Start of Provided data

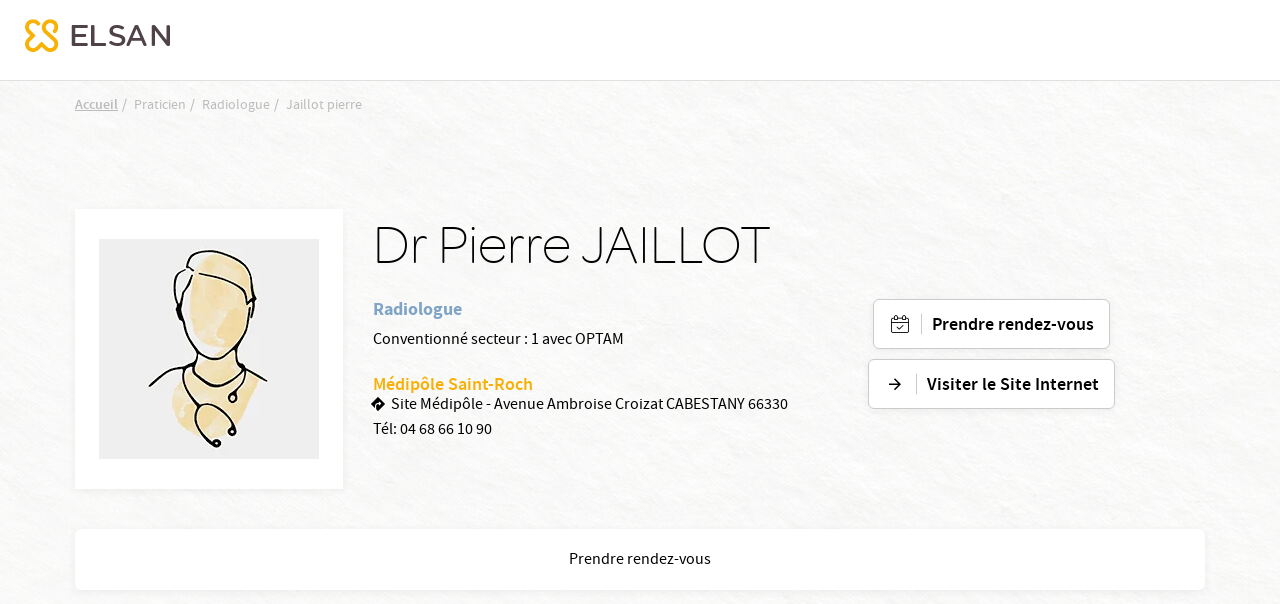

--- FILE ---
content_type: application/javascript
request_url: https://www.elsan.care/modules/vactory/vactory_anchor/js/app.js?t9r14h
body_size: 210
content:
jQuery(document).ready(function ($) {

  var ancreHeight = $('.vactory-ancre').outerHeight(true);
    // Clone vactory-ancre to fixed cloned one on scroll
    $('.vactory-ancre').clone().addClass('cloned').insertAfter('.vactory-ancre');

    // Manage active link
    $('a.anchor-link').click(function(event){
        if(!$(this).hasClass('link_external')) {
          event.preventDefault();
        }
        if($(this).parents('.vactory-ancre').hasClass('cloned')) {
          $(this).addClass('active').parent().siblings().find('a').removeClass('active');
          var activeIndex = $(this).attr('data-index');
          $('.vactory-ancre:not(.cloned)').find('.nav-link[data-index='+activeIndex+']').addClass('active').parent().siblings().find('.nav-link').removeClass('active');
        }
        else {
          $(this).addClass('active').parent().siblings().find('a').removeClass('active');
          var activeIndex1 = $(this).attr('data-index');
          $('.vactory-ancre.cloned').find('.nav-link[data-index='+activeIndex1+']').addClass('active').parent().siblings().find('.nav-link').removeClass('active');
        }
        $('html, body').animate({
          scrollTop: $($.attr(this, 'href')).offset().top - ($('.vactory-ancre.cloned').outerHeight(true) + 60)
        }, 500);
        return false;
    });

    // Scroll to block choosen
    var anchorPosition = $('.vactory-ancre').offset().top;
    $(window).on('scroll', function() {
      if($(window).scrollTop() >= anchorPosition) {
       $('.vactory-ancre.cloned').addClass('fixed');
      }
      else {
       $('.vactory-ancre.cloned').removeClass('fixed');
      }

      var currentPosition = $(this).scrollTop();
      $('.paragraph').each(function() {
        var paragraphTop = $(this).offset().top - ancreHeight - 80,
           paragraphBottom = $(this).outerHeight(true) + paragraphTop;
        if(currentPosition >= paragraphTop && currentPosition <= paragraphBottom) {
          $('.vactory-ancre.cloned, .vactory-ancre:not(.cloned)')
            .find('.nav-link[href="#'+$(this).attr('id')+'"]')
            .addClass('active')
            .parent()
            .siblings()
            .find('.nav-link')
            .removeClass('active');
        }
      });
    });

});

End of Provided data

Assignment
If a record holds a picture, leave the picture out, but repeat every line exactly.

Solution to this problem
--- FILE ---
content_type: application/javascript
request_url: https://www.elsan.care/modules/vactory/vactory_anchor/js/app.js?t9r14h
body_size: 210
content:
jQuery(document).ready(function ($) {

  var ancreHeight = $('.vactory-ancre').outerHeight(true);
    // Clone vactory-ancre to fixed cloned one on scroll
    $('.vactory-ancre').clone().addClass('cloned').insertAfter('.vactory-ancre');

    // Manage active link
    $('a.anchor-link').click(function(event){
        if(!$(this).hasClass('link_external')) {
          event.preventDefault();
        }
        if($(this).parents('.vactory-ancre').hasClass('cloned')) {
          $(this).addClass('active').parent().siblings().find('a').removeClass('active');
          var activeIndex = $(this).attr('data-index');
          $('.vactory-ancre:not(.cloned)').find('.nav-link[data-index='+activeIndex+']').addClass('active').parent().siblings().find('.nav-link').removeClass('active');
        }
        else {
          $(this).addClass('active').parent().siblings().find('a').removeClass('active');
          var activeIndex1 = $(this).attr('data-index');
          $('.vactory-ancre.cloned').find('.nav-link[data-index='+activeIndex1+']').addClass('active').parent().siblings().find('.nav-link').removeClass('active');
        }
        $('html, body').animate({
          scrollTop: $($.attr(this, 'href')).offset().top - ($('.vactory-ancre.cloned').outerHeight(true) + 60)
        }, 500);
        return false;
    });

    // Scroll to block choosen
    var anchorPosition = $('.vactory-ancre').offset().top;
    $(window).on('scroll', function() {
      if($(window).scrollTop() >= anchorPosition) {
       $('.vactory-ancre.cloned').addClass('fixed');
      }
      else {
       $('.vactory-ancre.cloned').removeClass('fixed');
      }

      var currentPosition = $(this).scrollTop();
      $('.paragraph').each(function() {
        var paragraphTop = $(this).offset().top - ancreHeight - 80,
           paragraphBottom = $(this).outerHeight(true) + paragraphTop;
        if(currentPosition >= paragraphTop && currentPosition <= paragraphBottom) {
          $('.vactory-ancre.cloned, .vactory-ancre:not(.cloned)')
            .find('.nav-link[href="#'+$(this).attr('id')+'"]')
            .addClass('active')
            .parent()
            .siblings()
            .find('.nav-link')
            .removeClass('active');
        }
      });
    });

});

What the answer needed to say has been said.